To be clear, and to prevent any similar, brain-based explosions amongst Ravens fan(atics) - Ray Lewis is not gay. But, what if he was? Are you a closeted homophobe? Would his sexual orientation change anything at all about the player he was? No.

Last week, Brittney Griner, the top overall pick in the WNBA draft, calmly came out of the closet. At 6-foot-8 she may have had to duck slightly to do so; but she did it gracefully, with dignity, and to little or no fuss or fanfare.

The sports world is abuzz with rumors (first generated by another departed Ravens' linebacker and outspoken supporter of gay-marriage rights, Brendan Ayanbadejo) of the coming-out by one or more prominent male athletes; a superstar or collection thereof, from the NFL or NBA.

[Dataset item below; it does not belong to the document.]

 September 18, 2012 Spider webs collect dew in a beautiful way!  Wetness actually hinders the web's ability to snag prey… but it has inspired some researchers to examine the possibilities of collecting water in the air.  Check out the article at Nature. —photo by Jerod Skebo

In his article on this topic last week on Grantland.com, Wesley Morris included the following footnoted aside; "[T]he reason for the obsession with men compromises a different kind of sexism that basically amounts to the institutional acceptance of sports being a masculine pursuit. The many women who play do so as Eves competing with Adam's rib. But, it's also that for a man to be gay in sports is less than manly. The same is true for combat - but the military has a federal law that protects against that discriminatory perception."

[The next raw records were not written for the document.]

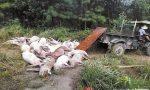 茶陵一养猪场遭雷击:一人受伤171头猪死亡 损失近30万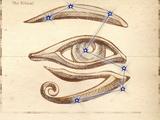 Rytuał (znak zodiaku)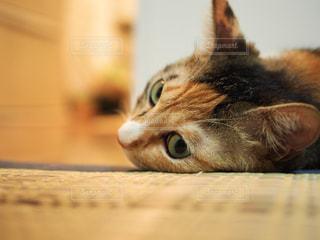 近くに猫のアップの写真・画像素材[1292657]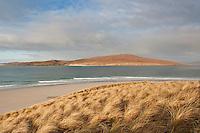 Dune grass, Luskentyre beach, Isle of Harris, Western Isles, Scotland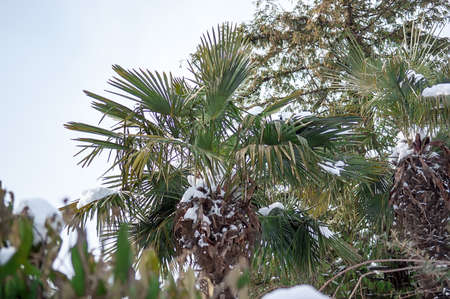 Tropical palm covered by snow, cold weather concept. Selective Focus.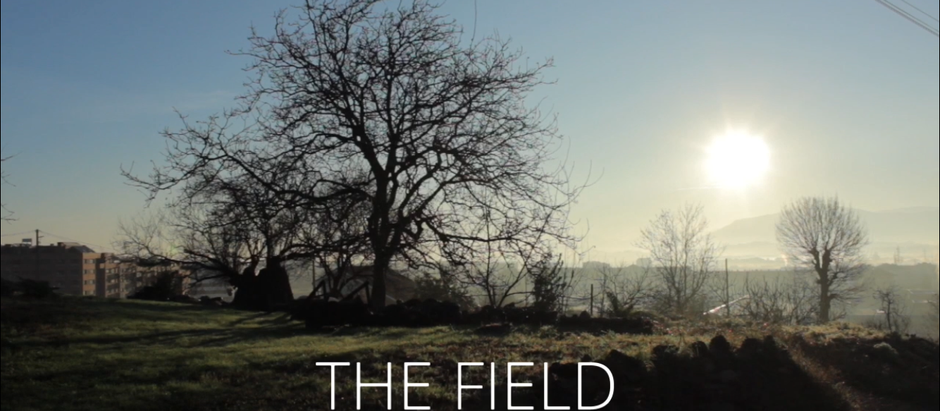 The Field, an ongoing project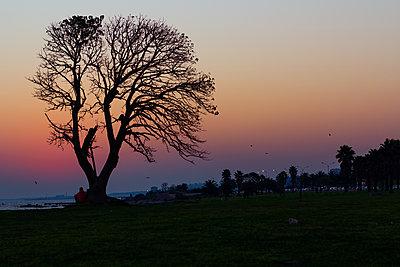 Couple sitting under bare tree - p623m2186526 by Pablo Camacho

What if NFL athletes were wearing pink, not in solidarity and support for breast cancer awareness, but because they were gay (and proudly so)?

What if Purple Fridays were preceded by Thuper Thursdays? Would that be worse for football or more emasculating for its players than the PR crisis it currently faces in the wake of concussion studies, or the effects of the brain injuries caused thereby?

If the idea of homosexuality seems like more of an alternative lifestyle to you than the idea of space travel as a family vacation, then you probably stopped reading and put your head back into the sand.

Would you turn more quickly on e.g. Ray if he was gay than if he were, say, charged with murder, or accused of using PEDs?

In his article, Mr. Morris referenced the idea of the coming (out) of a "gay messiah;" a term loaded with its own religiously-charged connotations.

I try to stay away from statements about politics or religion; because both, political and religious beliefs, are best left to and for individuals to explore, establish and believe in for themselves - individually - not to be force-fed to or forced-upon others.

If it turns out your favorite athlete is gay, stand up and cheer for him (or her) just the same; and, if you're compelled to take a stance in opposition to that athlete's sexual orientation based-upon your religious beliefs, I would pose to you the question of whether an athlete being gay is any better or worse than if that athlete had e.g. six kids with five different babies' mamas?